* _WORK REQUEST_
Rewrite the text of each of the records below with "Cooler Bag" changed to "Lunch Box" and everything else kept the same. Don't include the pictures in your answer.

* _EXERCISE MATERIALS_
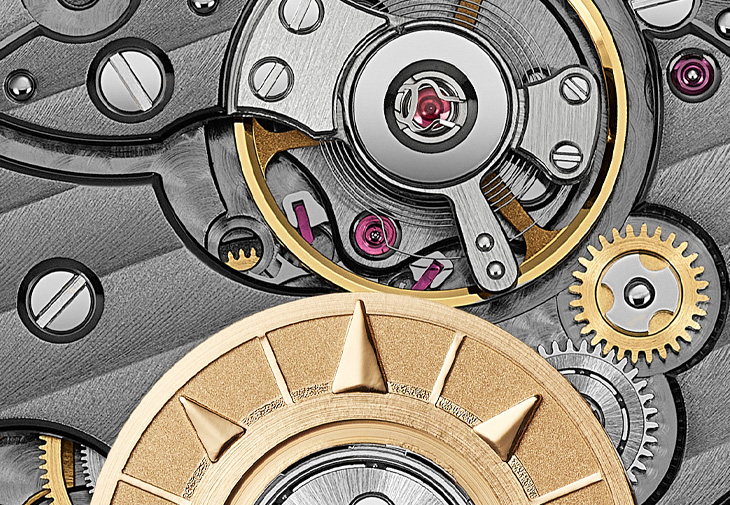 VACHERON CONSTANTIN江詩丹頓Overseas Cardinal Points兩地時間腕錶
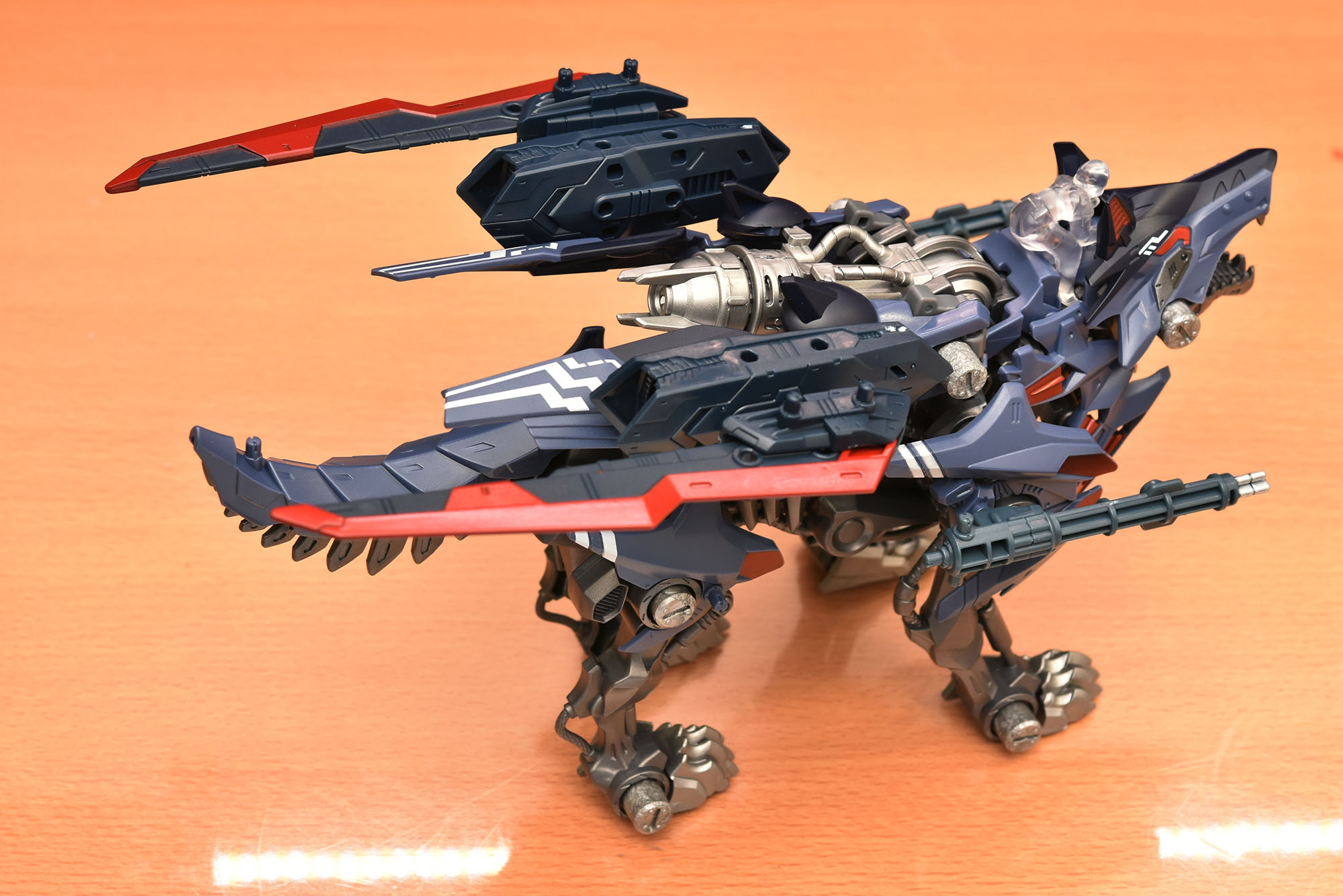 ビクター・スピーゲル専用ハンターウルフが届きました！簡単レビュー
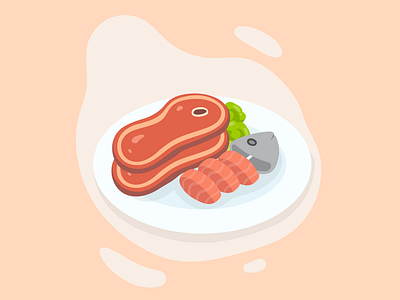 food design graphic design illustration vector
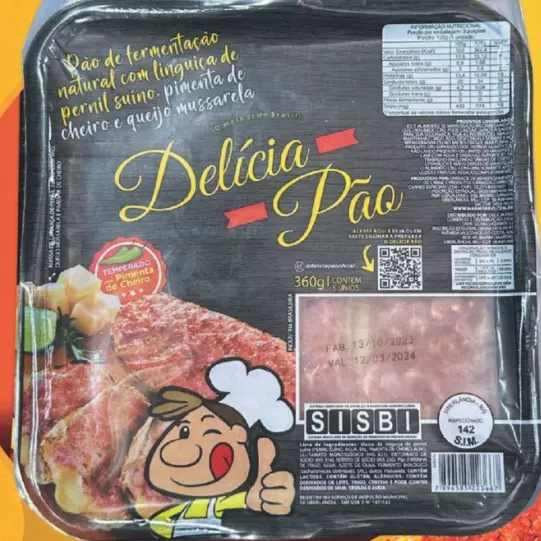 Delicia Pão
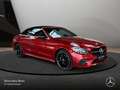 Mercedes-Benz C 200 Cabrio AMG+NIGHT+LED+KAMERA+SPUR+TOTW+9G Rouge - thumbnail 3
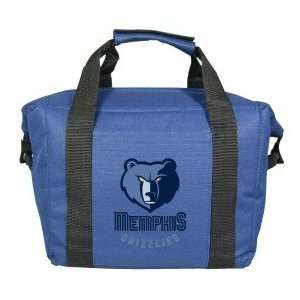  Memphis Grizzlies NBA 12 Pack Kolder Cooler Bag Sports 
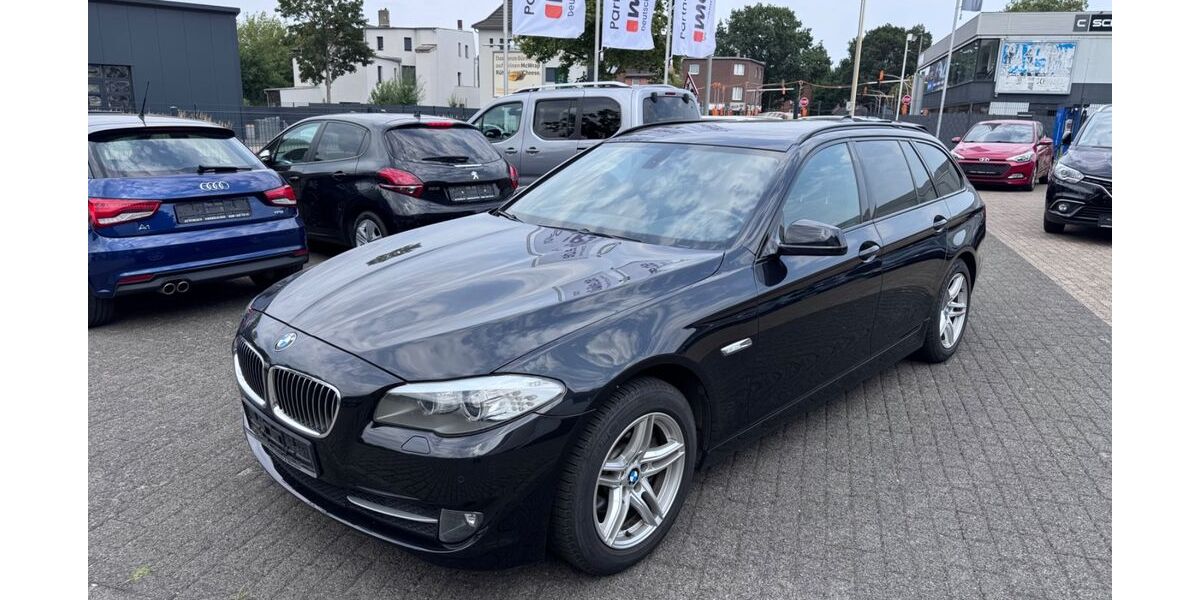 BMW 520 227.000 km 7.999 &euro; Oberhausen 46145
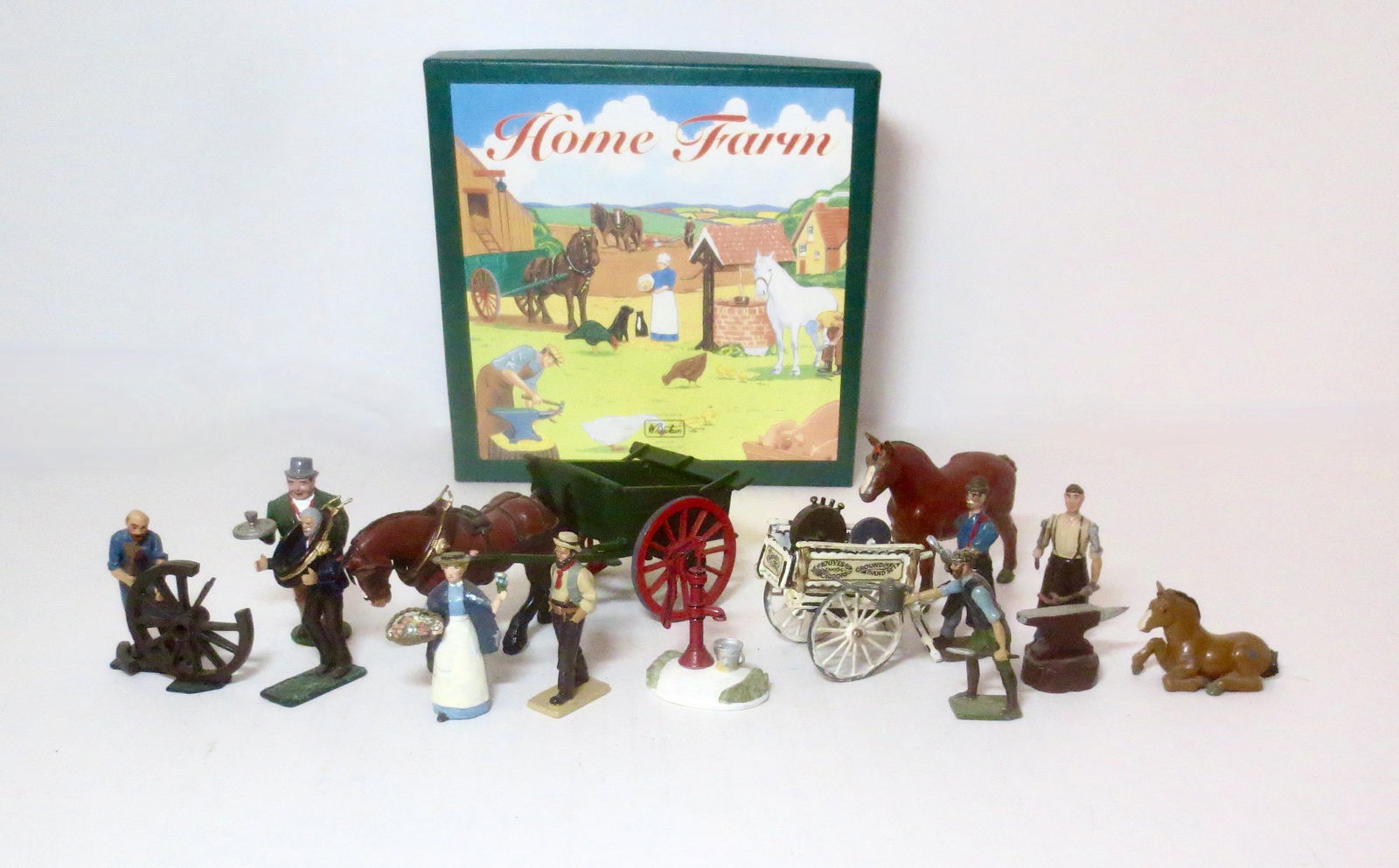 Large Farm Assortment (1 of 1)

* _ANSWER BOX_
 VACHERON CONSTANTIN江詩丹頓Overseas Cardinal Points兩地時間腕錶
 ビクター・スピーゲル専用ハンターウルフが届きました！簡単レビュー
 food design graphic design illustration vector
 Delicia Pão
 Mercedes-Benz C 200 Cabrio AMG+NIGHT+LED+KAMERA+SPUR+TOTW+9G Rouge - thumbnail 3
  Memphis Grizzlies NBA 12 Pack Kolder Lunch Box Sports 
 BMW 520 227.000 km 7.999 &euro; Oberhausen 46145
 Large Farm Assortment (1 of 1)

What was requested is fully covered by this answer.